[Spatial relationship data]
________________

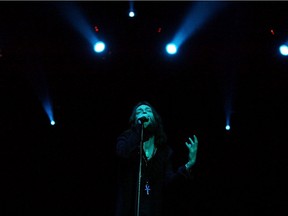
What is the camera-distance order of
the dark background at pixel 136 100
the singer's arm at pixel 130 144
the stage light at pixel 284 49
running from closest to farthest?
1. the singer's arm at pixel 130 144
2. the dark background at pixel 136 100
3. the stage light at pixel 284 49

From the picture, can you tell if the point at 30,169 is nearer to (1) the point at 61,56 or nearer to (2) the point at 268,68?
(1) the point at 61,56

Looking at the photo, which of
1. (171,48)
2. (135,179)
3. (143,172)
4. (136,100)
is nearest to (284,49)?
(171,48)

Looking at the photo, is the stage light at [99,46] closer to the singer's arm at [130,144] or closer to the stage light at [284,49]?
the singer's arm at [130,144]

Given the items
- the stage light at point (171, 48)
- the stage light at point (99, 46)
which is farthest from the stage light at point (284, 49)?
the stage light at point (99, 46)

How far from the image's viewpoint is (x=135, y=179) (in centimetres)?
225

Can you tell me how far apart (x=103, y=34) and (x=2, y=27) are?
1.25 metres

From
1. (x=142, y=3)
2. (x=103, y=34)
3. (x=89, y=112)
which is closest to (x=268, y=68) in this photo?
(x=142, y=3)

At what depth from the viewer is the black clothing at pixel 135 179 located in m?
2.16

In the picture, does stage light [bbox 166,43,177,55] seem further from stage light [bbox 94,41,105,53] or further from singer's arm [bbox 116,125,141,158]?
singer's arm [bbox 116,125,141,158]

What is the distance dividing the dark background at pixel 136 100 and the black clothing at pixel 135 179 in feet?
3.45

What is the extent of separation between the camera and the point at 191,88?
13.3 ft

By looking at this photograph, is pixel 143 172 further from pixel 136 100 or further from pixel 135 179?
pixel 136 100

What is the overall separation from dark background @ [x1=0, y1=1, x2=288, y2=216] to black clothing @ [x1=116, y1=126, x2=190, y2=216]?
1.05m

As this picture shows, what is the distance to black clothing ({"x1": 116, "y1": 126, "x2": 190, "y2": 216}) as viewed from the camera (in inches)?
84.9
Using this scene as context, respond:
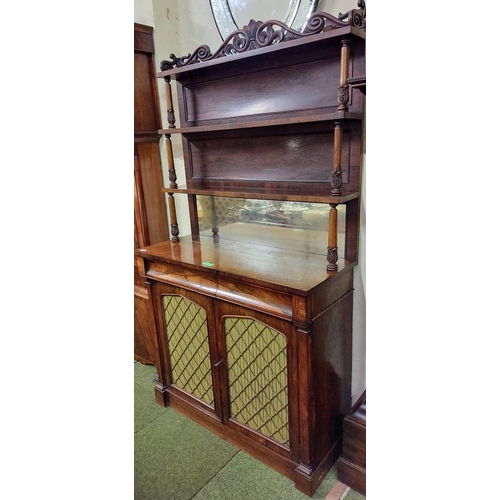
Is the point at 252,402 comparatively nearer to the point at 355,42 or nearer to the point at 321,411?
the point at 321,411

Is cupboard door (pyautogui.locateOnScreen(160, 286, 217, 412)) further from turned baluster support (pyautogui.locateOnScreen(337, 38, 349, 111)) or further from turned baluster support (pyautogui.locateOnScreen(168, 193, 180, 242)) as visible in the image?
turned baluster support (pyautogui.locateOnScreen(337, 38, 349, 111))

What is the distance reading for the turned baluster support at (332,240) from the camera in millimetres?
1411

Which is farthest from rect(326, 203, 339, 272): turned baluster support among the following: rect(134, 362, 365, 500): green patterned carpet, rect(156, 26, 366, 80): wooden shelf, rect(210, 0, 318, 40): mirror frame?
rect(134, 362, 365, 500): green patterned carpet

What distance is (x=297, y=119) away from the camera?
1396mm

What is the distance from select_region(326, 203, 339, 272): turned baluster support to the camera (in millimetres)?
1411

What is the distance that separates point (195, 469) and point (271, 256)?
109cm

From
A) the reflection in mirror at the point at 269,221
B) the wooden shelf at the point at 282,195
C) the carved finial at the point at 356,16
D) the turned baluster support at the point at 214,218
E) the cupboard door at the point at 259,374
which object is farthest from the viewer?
the turned baluster support at the point at 214,218

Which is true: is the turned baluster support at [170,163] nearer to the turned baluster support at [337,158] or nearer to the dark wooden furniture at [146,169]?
the dark wooden furniture at [146,169]

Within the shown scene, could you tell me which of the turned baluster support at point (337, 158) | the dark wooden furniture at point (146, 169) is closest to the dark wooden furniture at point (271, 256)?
the turned baluster support at point (337, 158)

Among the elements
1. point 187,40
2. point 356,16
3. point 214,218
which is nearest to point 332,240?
point 356,16

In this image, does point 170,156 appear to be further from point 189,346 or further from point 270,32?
point 189,346

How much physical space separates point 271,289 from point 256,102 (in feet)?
2.93
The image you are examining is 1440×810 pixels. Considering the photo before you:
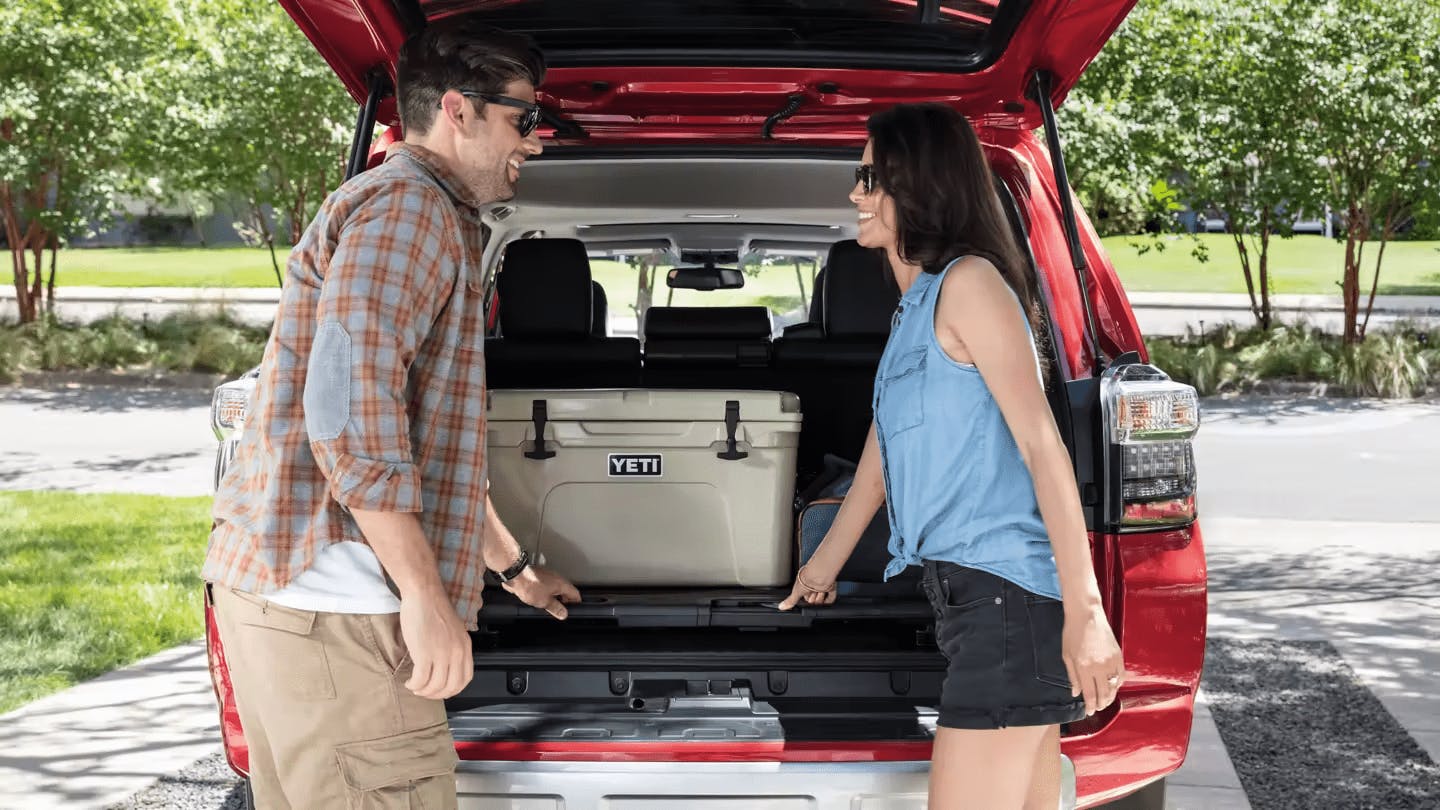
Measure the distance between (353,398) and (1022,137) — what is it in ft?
6.04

________________

__Written task__
Copy the data verbatim from the line containing "In this image, does" through the end of the data, including both ends, and omit the pictures.

__Final result__
In this image, does point 170,156 appear to be further from point 189,346 or further from point 270,32?
point 189,346

How much physical space separates point 271,289 from point 256,102 (in feet)?
2.93
The image you are examining is 1440×810 pixels. Considering the photo before you:
Measure the distance between (353,398) and (1022,137) — what is it in ft?
6.04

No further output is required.